→ Provided text:
● ● ● ●

Is the Federal Reserve Trapped While Inflation Lingers and Markets Race Toward a Reckoning?

The Federal Reserve is playing a dangerous game, pretending inflation is under control while the numbers tell a different story. Core CPI has been stuck between 3.1% and 3.2% since May 2024, while core PCE hasn’t budged below 2.7%. This isn’t a blip—this is the fifth straight year of inflation running above 3%.

Yet, Fed officials act as if they’ve won. Rate hikes? Off the table. Rate cuts? Just delayed, not canceled. Watch Waller and Goolsbee—both insist cuts are still coming, just “not yet.” Meanwhile, markets keep inflating, fueled by AI hype and a liquidity firehose that refuses to dry up. This is 1999 all over again, but with more leverage and a Fed that refuses to admit its policies aren’t restrictive enough.

Powell and company cling to the fantasy that the “neutral” rate is still in the 2s—just like before COVID. But where’s the economic damage from these supposedly high rates? The only real carnage is in office real estate, which had its own structural problems anyway. The rest of the economy? Chugging along just fine. Consumers still spending, markets still roaring, debt still ballooning.

The Fed is following the Arthur Burns playbook—slow to react, scared to tighten, hoping inflation fades on its own. But it won’t. Not with trillion-dollar deficits, rising wages, and financial markets ignoring every warning sign.

● ● ● ●

→ Required action 1: Please reproduce the Federal Reserve article between "Powell and company" and "debt still ballooning.", inclusive.
→ Required action 2: Condense the paragraph of the Federal Reserve article that opens "Powell and company cling" into a shorter version that keeps its main facts.
The listing has nothing to do with this.

(Scene geometry reasoning data)
● ● ● ●

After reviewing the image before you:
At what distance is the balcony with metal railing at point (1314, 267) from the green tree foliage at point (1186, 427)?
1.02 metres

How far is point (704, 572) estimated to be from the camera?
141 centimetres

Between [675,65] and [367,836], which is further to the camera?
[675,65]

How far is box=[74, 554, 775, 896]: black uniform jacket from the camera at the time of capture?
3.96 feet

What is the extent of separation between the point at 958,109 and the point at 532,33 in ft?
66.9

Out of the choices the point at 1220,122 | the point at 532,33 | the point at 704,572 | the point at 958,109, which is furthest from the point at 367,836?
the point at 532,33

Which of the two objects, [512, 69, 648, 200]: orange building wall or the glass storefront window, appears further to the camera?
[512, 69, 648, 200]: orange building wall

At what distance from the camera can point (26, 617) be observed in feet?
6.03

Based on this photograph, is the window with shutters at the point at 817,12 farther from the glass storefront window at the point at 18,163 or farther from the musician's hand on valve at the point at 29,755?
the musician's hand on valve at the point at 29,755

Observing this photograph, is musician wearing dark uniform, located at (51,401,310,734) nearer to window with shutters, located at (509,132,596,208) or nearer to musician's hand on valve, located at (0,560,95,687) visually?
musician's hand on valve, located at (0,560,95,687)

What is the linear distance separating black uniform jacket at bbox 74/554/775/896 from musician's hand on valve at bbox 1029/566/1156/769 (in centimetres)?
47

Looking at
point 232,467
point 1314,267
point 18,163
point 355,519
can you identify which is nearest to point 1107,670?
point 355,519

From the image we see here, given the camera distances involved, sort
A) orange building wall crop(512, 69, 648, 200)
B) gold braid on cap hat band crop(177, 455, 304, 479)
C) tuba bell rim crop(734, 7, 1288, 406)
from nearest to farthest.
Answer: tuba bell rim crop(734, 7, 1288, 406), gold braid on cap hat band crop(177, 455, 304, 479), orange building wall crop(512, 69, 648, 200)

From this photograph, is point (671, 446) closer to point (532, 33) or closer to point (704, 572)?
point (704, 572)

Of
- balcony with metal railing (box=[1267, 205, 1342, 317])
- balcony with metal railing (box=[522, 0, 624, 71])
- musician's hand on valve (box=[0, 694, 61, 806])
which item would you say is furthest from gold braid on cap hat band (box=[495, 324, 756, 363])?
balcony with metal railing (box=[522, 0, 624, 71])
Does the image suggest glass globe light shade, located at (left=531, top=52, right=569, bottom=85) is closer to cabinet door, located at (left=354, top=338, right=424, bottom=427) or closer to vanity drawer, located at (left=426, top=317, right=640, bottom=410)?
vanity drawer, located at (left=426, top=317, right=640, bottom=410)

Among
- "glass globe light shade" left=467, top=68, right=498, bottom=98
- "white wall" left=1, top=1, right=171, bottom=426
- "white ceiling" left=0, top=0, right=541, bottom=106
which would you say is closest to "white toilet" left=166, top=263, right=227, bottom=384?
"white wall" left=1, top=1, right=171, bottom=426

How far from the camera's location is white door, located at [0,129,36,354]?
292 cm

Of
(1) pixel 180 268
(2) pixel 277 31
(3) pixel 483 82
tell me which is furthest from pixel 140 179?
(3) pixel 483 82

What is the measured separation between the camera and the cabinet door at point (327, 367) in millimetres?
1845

● ● ● ●

→ Solution 1:
Powell and company cling to the fantasy that the “neutral” rate is still in the 2s—just like before COVID. But where’s the economic damage from these supposedly high rates? The only real carnage is in office real estate, which had its own structural problems anyway. The rest of the economy? Chugging along just fine. Consumers still spending, markets still roaring, debt still ballooning.

→ Solution 2: Powell and other Fed officials still believe the "neutral" rate is in the 2s, as it was before COVID. Yet these supposedly high rates have done little visible damage. The only real harm is in office real estate, which already had structural problems. The rest of the economy keeps going, with consumers spending, markets roaring and debt ballooning.